If you need to do socket communication between a Java and/or C++ programs, you've come to the right place. I've developed a fairly basic class that can be used to communicate between Java applications and C++ programs via a socket connection. There are client and server classes for both Java and C++, so you could use these classes for communication between the same language or between languages.
The classes below have been tested and seem to work. You must of course balance your sends and receives otherwise it will stall. You will have to determine whether the byte order needs to be reversed between your client and server.
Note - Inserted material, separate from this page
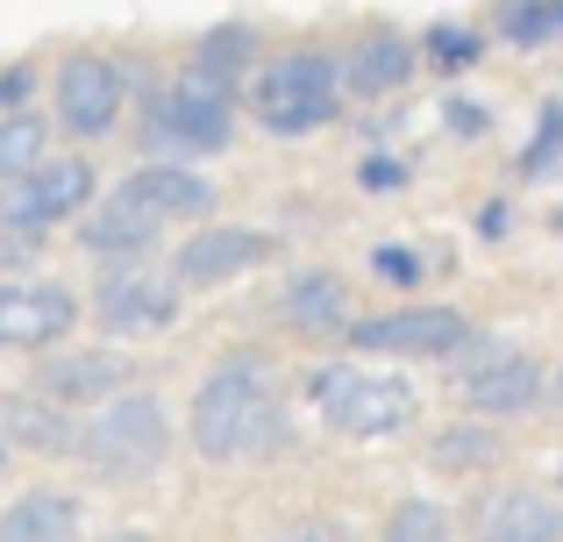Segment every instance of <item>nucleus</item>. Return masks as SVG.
Wrapping results in <instances>:
<instances>
[{"label": "nucleus", "instance_id": "obj_20", "mask_svg": "<svg viewBox=\"0 0 563 542\" xmlns=\"http://www.w3.org/2000/svg\"><path fill=\"white\" fill-rule=\"evenodd\" d=\"M0 535L8 542H65L79 535V500L71 493H29L0 515Z\"/></svg>", "mask_w": 563, "mask_h": 542}, {"label": "nucleus", "instance_id": "obj_4", "mask_svg": "<svg viewBox=\"0 0 563 542\" xmlns=\"http://www.w3.org/2000/svg\"><path fill=\"white\" fill-rule=\"evenodd\" d=\"M235 143V108L229 86L207 79V71H186L165 93L143 100V151L157 157H214Z\"/></svg>", "mask_w": 563, "mask_h": 542}, {"label": "nucleus", "instance_id": "obj_22", "mask_svg": "<svg viewBox=\"0 0 563 542\" xmlns=\"http://www.w3.org/2000/svg\"><path fill=\"white\" fill-rule=\"evenodd\" d=\"M250 51H257V36H250L243 22H229V29H214V36H200V51H192V71H207V79L229 86L235 71L250 65Z\"/></svg>", "mask_w": 563, "mask_h": 542}, {"label": "nucleus", "instance_id": "obj_24", "mask_svg": "<svg viewBox=\"0 0 563 542\" xmlns=\"http://www.w3.org/2000/svg\"><path fill=\"white\" fill-rule=\"evenodd\" d=\"M556 29H563V0H514L507 8V43H521V51L528 43H550Z\"/></svg>", "mask_w": 563, "mask_h": 542}, {"label": "nucleus", "instance_id": "obj_29", "mask_svg": "<svg viewBox=\"0 0 563 542\" xmlns=\"http://www.w3.org/2000/svg\"><path fill=\"white\" fill-rule=\"evenodd\" d=\"M357 179L372 186V193H393V186L407 179V165H393V157H364V165H357Z\"/></svg>", "mask_w": 563, "mask_h": 542}, {"label": "nucleus", "instance_id": "obj_12", "mask_svg": "<svg viewBox=\"0 0 563 542\" xmlns=\"http://www.w3.org/2000/svg\"><path fill=\"white\" fill-rule=\"evenodd\" d=\"M278 243L264 236V229H200V236L179 251V286H229V278L257 272L264 257H272Z\"/></svg>", "mask_w": 563, "mask_h": 542}, {"label": "nucleus", "instance_id": "obj_35", "mask_svg": "<svg viewBox=\"0 0 563 542\" xmlns=\"http://www.w3.org/2000/svg\"><path fill=\"white\" fill-rule=\"evenodd\" d=\"M556 229H563V214H556Z\"/></svg>", "mask_w": 563, "mask_h": 542}, {"label": "nucleus", "instance_id": "obj_17", "mask_svg": "<svg viewBox=\"0 0 563 542\" xmlns=\"http://www.w3.org/2000/svg\"><path fill=\"white\" fill-rule=\"evenodd\" d=\"M335 65H343V93L385 100V93H399V86L413 79V43L399 36V29H372V36H357V51L335 57Z\"/></svg>", "mask_w": 563, "mask_h": 542}, {"label": "nucleus", "instance_id": "obj_10", "mask_svg": "<svg viewBox=\"0 0 563 542\" xmlns=\"http://www.w3.org/2000/svg\"><path fill=\"white\" fill-rule=\"evenodd\" d=\"M122 93H129V79L114 57H71L57 71V122L71 136H108L122 122Z\"/></svg>", "mask_w": 563, "mask_h": 542}, {"label": "nucleus", "instance_id": "obj_25", "mask_svg": "<svg viewBox=\"0 0 563 542\" xmlns=\"http://www.w3.org/2000/svg\"><path fill=\"white\" fill-rule=\"evenodd\" d=\"M385 535L393 542H435V535H450V515H442L435 500H399L393 521H385Z\"/></svg>", "mask_w": 563, "mask_h": 542}, {"label": "nucleus", "instance_id": "obj_21", "mask_svg": "<svg viewBox=\"0 0 563 542\" xmlns=\"http://www.w3.org/2000/svg\"><path fill=\"white\" fill-rule=\"evenodd\" d=\"M428 464L435 472H450V478H464V472H493L499 464V429L493 421H456V429H442L435 435V450H428Z\"/></svg>", "mask_w": 563, "mask_h": 542}, {"label": "nucleus", "instance_id": "obj_6", "mask_svg": "<svg viewBox=\"0 0 563 542\" xmlns=\"http://www.w3.org/2000/svg\"><path fill=\"white\" fill-rule=\"evenodd\" d=\"M86 200H93V165H86V157H36L22 179L0 186V222L43 236V229L86 214Z\"/></svg>", "mask_w": 563, "mask_h": 542}, {"label": "nucleus", "instance_id": "obj_32", "mask_svg": "<svg viewBox=\"0 0 563 542\" xmlns=\"http://www.w3.org/2000/svg\"><path fill=\"white\" fill-rule=\"evenodd\" d=\"M0 464H8V435H0Z\"/></svg>", "mask_w": 563, "mask_h": 542}, {"label": "nucleus", "instance_id": "obj_11", "mask_svg": "<svg viewBox=\"0 0 563 542\" xmlns=\"http://www.w3.org/2000/svg\"><path fill=\"white\" fill-rule=\"evenodd\" d=\"M542 400V364L521 350H493V357L464 364V407L485 421H514Z\"/></svg>", "mask_w": 563, "mask_h": 542}, {"label": "nucleus", "instance_id": "obj_34", "mask_svg": "<svg viewBox=\"0 0 563 542\" xmlns=\"http://www.w3.org/2000/svg\"><path fill=\"white\" fill-rule=\"evenodd\" d=\"M556 486H563V464H556Z\"/></svg>", "mask_w": 563, "mask_h": 542}, {"label": "nucleus", "instance_id": "obj_3", "mask_svg": "<svg viewBox=\"0 0 563 542\" xmlns=\"http://www.w3.org/2000/svg\"><path fill=\"white\" fill-rule=\"evenodd\" d=\"M250 114L264 122V136H314L321 122L343 114V65L329 51H286L257 71L250 86Z\"/></svg>", "mask_w": 563, "mask_h": 542}, {"label": "nucleus", "instance_id": "obj_26", "mask_svg": "<svg viewBox=\"0 0 563 542\" xmlns=\"http://www.w3.org/2000/svg\"><path fill=\"white\" fill-rule=\"evenodd\" d=\"M563 157V100H550L542 108V122H536V143H528V157H521V172L536 179V172H550Z\"/></svg>", "mask_w": 563, "mask_h": 542}, {"label": "nucleus", "instance_id": "obj_23", "mask_svg": "<svg viewBox=\"0 0 563 542\" xmlns=\"http://www.w3.org/2000/svg\"><path fill=\"white\" fill-rule=\"evenodd\" d=\"M36 157H43V122L36 114H8V122H0V186L22 179Z\"/></svg>", "mask_w": 563, "mask_h": 542}, {"label": "nucleus", "instance_id": "obj_15", "mask_svg": "<svg viewBox=\"0 0 563 542\" xmlns=\"http://www.w3.org/2000/svg\"><path fill=\"white\" fill-rule=\"evenodd\" d=\"M0 435H8V450L71 457V443H79V421H71V407H57L51 392H8V400H0Z\"/></svg>", "mask_w": 563, "mask_h": 542}, {"label": "nucleus", "instance_id": "obj_31", "mask_svg": "<svg viewBox=\"0 0 563 542\" xmlns=\"http://www.w3.org/2000/svg\"><path fill=\"white\" fill-rule=\"evenodd\" d=\"M29 79H36V71H29V65H8V71H0V108H22Z\"/></svg>", "mask_w": 563, "mask_h": 542}, {"label": "nucleus", "instance_id": "obj_28", "mask_svg": "<svg viewBox=\"0 0 563 542\" xmlns=\"http://www.w3.org/2000/svg\"><path fill=\"white\" fill-rule=\"evenodd\" d=\"M372 272L393 278V286H413V278H421V257H413L407 243H378V251H372Z\"/></svg>", "mask_w": 563, "mask_h": 542}, {"label": "nucleus", "instance_id": "obj_1", "mask_svg": "<svg viewBox=\"0 0 563 542\" xmlns=\"http://www.w3.org/2000/svg\"><path fill=\"white\" fill-rule=\"evenodd\" d=\"M186 435L214 464H235V457H257V450L286 443V407H278L272 357H250L243 350V357L214 364L186 407Z\"/></svg>", "mask_w": 563, "mask_h": 542}, {"label": "nucleus", "instance_id": "obj_8", "mask_svg": "<svg viewBox=\"0 0 563 542\" xmlns=\"http://www.w3.org/2000/svg\"><path fill=\"white\" fill-rule=\"evenodd\" d=\"M93 321L108 335H157L179 321V278H157L136 265H108V278H100L93 292Z\"/></svg>", "mask_w": 563, "mask_h": 542}, {"label": "nucleus", "instance_id": "obj_19", "mask_svg": "<svg viewBox=\"0 0 563 542\" xmlns=\"http://www.w3.org/2000/svg\"><path fill=\"white\" fill-rule=\"evenodd\" d=\"M478 529L499 535V542H556L563 535V507L550 493H528V486H507L478 507Z\"/></svg>", "mask_w": 563, "mask_h": 542}, {"label": "nucleus", "instance_id": "obj_30", "mask_svg": "<svg viewBox=\"0 0 563 542\" xmlns=\"http://www.w3.org/2000/svg\"><path fill=\"white\" fill-rule=\"evenodd\" d=\"M428 51H435L442 65H464V57L478 51V43H471V36H456V29H442V36H428Z\"/></svg>", "mask_w": 563, "mask_h": 542}, {"label": "nucleus", "instance_id": "obj_33", "mask_svg": "<svg viewBox=\"0 0 563 542\" xmlns=\"http://www.w3.org/2000/svg\"><path fill=\"white\" fill-rule=\"evenodd\" d=\"M556 400H563V372H556Z\"/></svg>", "mask_w": 563, "mask_h": 542}, {"label": "nucleus", "instance_id": "obj_18", "mask_svg": "<svg viewBox=\"0 0 563 542\" xmlns=\"http://www.w3.org/2000/svg\"><path fill=\"white\" fill-rule=\"evenodd\" d=\"M278 314H286V329L300 335H343L350 329V286L343 272H292L286 292H278Z\"/></svg>", "mask_w": 563, "mask_h": 542}, {"label": "nucleus", "instance_id": "obj_27", "mask_svg": "<svg viewBox=\"0 0 563 542\" xmlns=\"http://www.w3.org/2000/svg\"><path fill=\"white\" fill-rule=\"evenodd\" d=\"M36 243H43L36 229H14V222H0V278L36 265Z\"/></svg>", "mask_w": 563, "mask_h": 542}, {"label": "nucleus", "instance_id": "obj_14", "mask_svg": "<svg viewBox=\"0 0 563 542\" xmlns=\"http://www.w3.org/2000/svg\"><path fill=\"white\" fill-rule=\"evenodd\" d=\"M157 214H143L129 193H108L93 214H86V229H79V243H86V257L93 265H136V257H151V243H157Z\"/></svg>", "mask_w": 563, "mask_h": 542}, {"label": "nucleus", "instance_id": "obj_5", "mask_svg": "<svg viewBox=\"0 0 563 542\" xmlns=\"http://www.w3.org/2000/svg\"><path fill=\"white\" fill-rule=\"evenodd\" d=\"M307 400L350 435V443H378V435H399L413 414H421V392L399 372H350V364H321L307 378Z\"/></svg>", "mask_w": 563, "mask_h": 542}, {"label": "nucleus", "instance_id": "obj_13", "mask_svg": "<svg viewBox=\"0 0 563 542\" xmlns=\"http://www.w3.org/2000/svg\"><path fill=\"white\" fill-rule=\"evenodd\" d=\"M114 193H129L143 214H157V222H200V214H214V186H207L200 172H186L179 157H157V165L129 172Z\"/></svg>", "mask_w": 563, "mask_h": 542}, {"label": "nucleus", "instance_id": "obj_9", "mask_svg": "<svg viewBox=\"0 0 563 542\" xmlns=\"http://www.w3.org/2000/svg\"><path fill=\"white\" fill-rule=\"evenodd\" d=\"M79 300L65 286H43V278H0V350H51L71 335Z\"/></svg>", "mask_w": 563, "mask_h": 542}, {"label": "nucleus", "instance_id": "obj_2", "mask_svg": "<svg viewBox=\"0 0 563 542\" xmlns=\"http://www.w3.org/2000/svg\"><path fill=\"white\" fill-rule=\"evenodd\" d=\"M165 450H172L165 400H157V392H108L100 414L79 429L71 457H86V472L114 478V486H136V478H151L157 464H165Z\"/></svg>", "mask_w": 563, "mask_h": 542}, {"label": "nucleus", "instance_id": "obj_7", "mask_svg": "<svg viewBox=\"0 0 563 542\" xmlns=\"http://www.w3.org/2000/svg\"><path fill=\"white\" fill-rule=\"evenodd\" d=\"M464 335L471 321L456 307H399V314H372V321L350 314L343 343L364 350V357H450Z\"/></svg>", "mask_w": 563, "mask_h": 542}, {"label": "nucleus", "instance_id": "obj_16", "mask_svg": "<svg viewBox=\"0 0 563 542\" xmlns=\"http://www.w3.org/2000/svg\"><path fill=\"white\" fill-rule=\"evenodd\" d=\"M129 386V364L108 357V350H65L36 372V392H51L57 407H100L108 392Z\"/></svg>", "mask_w": 563, "mask_h": 542}]
</instances>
Efficiency isn't the best. I worked some time to get the classes to perform as well as they do. Sending and receiving of bytes is fairly fast, but other types require the Java side to convert the data array to an array of bytes. This was necessary in order to get the data to be sent in bigger, more efficient blocks. I suspect the conversion could be done faster than my stream technique, but I have not pursued it.
The fastest method I found to send data was using the datagram methods. Be careful, since this is not a guaranteed delivery form of communication, packets can and do get lost in transit. You'll need to do some sort of communication via the normal send and receive routines to provide resending of missing packets.
For more details about the implementation, see section 7 in my master's thesis. You can use this code for whatever you like.
A lot of the C code for the socket routines I lifted from the excellent tutorial: Beej's Guide to Network Programming. For a starting point on the Java code, I used the book: Java: How to Program, Deitel & Deitel.
Update: I updated the original classes in October 2009. This was to make it compile with current versions of GCC and Visual Studio. There is now a Visual Studio solution for compiling on Windows. I moved the reuseable buffers to the heap. I also cleaned the code up a bit. The datagram methods (at least in C++) didn't seem to work, so I removed the method bodies until the next version (around 2019 or so).